• _Task directions_
Pick out every line in the items below that contains the string "instances" and copy each one. Case counts when matching.
-- START --
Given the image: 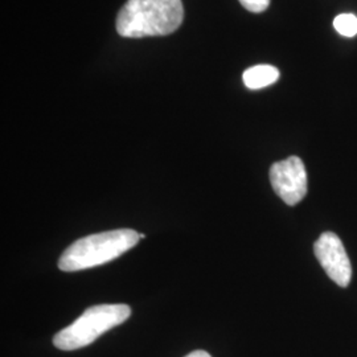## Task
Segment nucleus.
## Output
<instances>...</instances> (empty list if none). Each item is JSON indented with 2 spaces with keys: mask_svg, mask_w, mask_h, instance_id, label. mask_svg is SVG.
<instances>
[{
  "mask_svg": "<svg viewBox=\"0 0 357 357\" xmlns=\"http://www.w3.org/2000/svg\"><path fill=\"white\" fill-rule=\"evenodd\" d=\"M184 19L181 0H128L116 16V31L123 38L165 36Z\"/></svg>",
  "mask_w": 357,
  "mask_h": 357,
  "instance_id": "f257e3e1",
  "label": "nucleus"
},
{
  "mask_svg": "<svg viewBox=\"0 0 357 357\" xmlns=\"http://www.w3.org/2000/svg\"><path fill=\"white\" fill-rule=\"evenodd\" d=\"M144 234L132 229H115L90 234L72 243L59 259L63 271H81L101 266L132 249Z\"/></svg>",
  "mask_w": 357,
  "mask_h": 357,
  "instance_id": "f03ea898",
  "label": "nucleus"
},
{
  "mask_svg": "<svg viewBox=\"0 0 357 357\" xmlns=\"http://www.w3.org/2000/svg\"><path fill=\"white\" fill-rule=\"evenodd\" d=\"M131 315L128 305L89 307L70 326L56 333L53 344L61 351H75L94 343L105 332L125 323Z\"/></svg>",
  "mask_w": 357,
  "mask_h": 357,
  "instance_id": "7ed1b4c3",
  "label": "nucleus"
},
{
  "mask_svg": "<svg viewBox=\"0 0 357 357\" xmlns=\"http://www.w3.org/2000/svg\"><path fill=\"white\" fill-rule=\"evenodd\" d=\"M273 190L287 205H296L307 193L306 167L301 158L290 156L270 168Z\"/></svg>",
  "mask_w": 357,
  "mask_h": 357,
  "instance_id": "20e7f679",
  "label": "nucleus"
},
{
  "mask_svg": "<svg viewBox=\"0 0 357 357\" xmlns=\"http://www.w3.org/2000/svg\"><path fill=\"white\" fill-rule=\"evenodd\" d=\"M314 252L332 281L340 287H347L352 278V265L337 234L332 231L323 233L314 245Z\"/></svg>",
  "mask_w": 357,
  "mask_h": 357,
  "instance_id": "39448f33",
  "label": "nucleus"
},
{
  "mask_svg": "<svg viewBox=\"0 0 357 357\" xmlns=\"http://www.w3.org/2000/svg\"><path fill=\"white\" fill-rule=\"evenodd\" d=\"M280 78V70L273 65H255L243 72V84L249 89L266 88Z\"/></svg>",
  "mask_w": 357,
  "mask_h": 357,
  "instance_id": "423d86ee",
  "label": "nucleus"
},
{
  "mask_svg": "<svg viewBox=\"0 0 357 357\" xmlns=\"http://www.w3.org/2000/svg\"><path fill=\"white\" fill-rule=\"evenodd\" d=\"M333 26L345 38H354L357 35V17L354 13H342L335 17Z\"/></svg>",
  "mask_w": 357,
  "mask_h": 357,
  "instance_id": "0eeeda50",
  "label": "nucleus"
},
{
  "mask_svg": "<svg viewBox=\"0 0 357 357\" xmlns=\"http://www.w3.org/2000/svg\"><path fill=\"white\" fill-rule=\"evenodd\" d=\"M243 7L250 13H259L268 10L270 0H240Z\"/></svg>",
  "mask_w": 357,
  "mask_h": 357,
  "instance_id": "6e6552de",
  "label": "nucleus"
},
{
  "mask_svg": "<svg viewBox=\"0 0 357 357\" xmlns=\"http://www.w3.org/2000/svg\"><path fill=\"white\" fill-rule=\"evenodd\" d=\"M185 357H212L208 352L205 351H193L190 355H187Z\"/></svg>",
  "mask_w": 357,
  "mask_h": 357,
  "instance_id": "1a4fd4ad",
  "label": "nucleus"
}]
</instances>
-- END --
• _The completed task_
<instances>...</instances> (empty list if none). Each item is JSON indented with 2 spaces with keys: mask_svg, mask_w, mask_h, instance_id, label. mask_svg is SVG.
<instances>
</instances>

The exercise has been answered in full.